Below are records; reproduce exactly the lines from the first through the one containing "genus: Odocoileus".

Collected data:
::::::
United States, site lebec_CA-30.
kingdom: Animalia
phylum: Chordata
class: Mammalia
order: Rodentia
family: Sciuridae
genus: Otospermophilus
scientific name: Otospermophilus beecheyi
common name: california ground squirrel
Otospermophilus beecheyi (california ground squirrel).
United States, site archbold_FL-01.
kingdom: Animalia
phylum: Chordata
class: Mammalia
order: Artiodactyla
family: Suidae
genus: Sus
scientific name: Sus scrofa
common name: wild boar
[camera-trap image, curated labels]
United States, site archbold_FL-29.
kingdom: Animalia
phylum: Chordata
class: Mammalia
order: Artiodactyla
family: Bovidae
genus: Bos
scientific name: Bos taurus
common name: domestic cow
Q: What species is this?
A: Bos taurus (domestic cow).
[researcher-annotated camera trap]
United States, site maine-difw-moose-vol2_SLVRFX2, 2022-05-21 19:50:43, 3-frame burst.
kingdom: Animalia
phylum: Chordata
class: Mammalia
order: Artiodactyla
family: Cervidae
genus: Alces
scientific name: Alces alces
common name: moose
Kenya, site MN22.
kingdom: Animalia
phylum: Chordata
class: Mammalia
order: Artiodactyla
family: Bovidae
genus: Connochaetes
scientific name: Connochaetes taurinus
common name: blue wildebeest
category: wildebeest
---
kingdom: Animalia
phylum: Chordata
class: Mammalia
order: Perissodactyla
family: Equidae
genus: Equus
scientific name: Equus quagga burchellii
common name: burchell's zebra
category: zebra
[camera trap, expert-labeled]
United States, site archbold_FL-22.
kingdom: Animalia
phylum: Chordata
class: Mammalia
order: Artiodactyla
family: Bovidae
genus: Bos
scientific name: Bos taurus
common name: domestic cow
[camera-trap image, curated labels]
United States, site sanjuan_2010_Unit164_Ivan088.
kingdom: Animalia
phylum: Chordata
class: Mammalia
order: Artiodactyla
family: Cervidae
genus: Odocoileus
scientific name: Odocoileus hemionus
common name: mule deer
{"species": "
::::::
### [EXERCISE SOLUTION]
United States, site lebec_CA-30.
kingdom: Animalia
phylum: Chordata
class: Mammalia
order: Rodentia
family: Sciuridae
genus: Otospermophilus
scientific name: Otospermophilus beecheyi
common name: california ground squirrel
Otospermophilus beecheyi (california ground squirrel).
United States, site archbold_FL-01.
kingdom: Animalia
phylum: Chordata
class: Mammalia
order: Artiodactyla
family: Suidae
genus: Sus
scientific name: Sus scrofa
common name: wild boar
[camera-trap image, curated labels]
United States, site archbold_FL-29.
kingdom: Animalia
phylum: Chordata
class: Mammalia
order: Artiodactyla
family: Bovidae
genus: Bos
scientific name: Bos taurus
common name: domestic cow
Q: What species is this?
A: Bos taurus (domestic cow).
[researcher-annotated camera trap]
United States, site maine-difw-moose-vol2_SLVRFX2, 2022-05-21 19:50:43, 3-frame burst.
kingdom: Animalia
phylum: Chordata
class: Mammalia
order: Artiodactyla
family: Cervidae
genus: Alces
scientific name: Alces alces
common name: moose
Kenya, site MN22.
kingdom: Animalia
phylum: Chordata
class: Mammalia
order: Artiodactyla
family: Bovidae
genus: Connochaetes
scientific name: Connochaetes taurinus
common name: blue wildebeest
category: wildebeest
---
kingdom: Animalia
phylum: Chordata
class: Mammalia
order: Perissodactyla
family: Equidae
genus: Equus
scientific name: Equus quagga burchellii
common name: burchell's zebra
category: zebra
[camera trap, expert-labeled]
United States, site archbold_FL-22.
kingdom: Animalia
phylum: Chordata
class: Mammalia
order: Artiodactyla
family: Bovidae
genus: Bos
scientific name: Bos taurus
common name: domestic cow
[camera-trap image, curated labels]
United States, site sanjuan_2010_Unit164_Ivan088.
kingdom: Animalia
phylum: Chordata
class: Mammalia
order: Artiodactyla
family: Cervidae
genus: Odocoileus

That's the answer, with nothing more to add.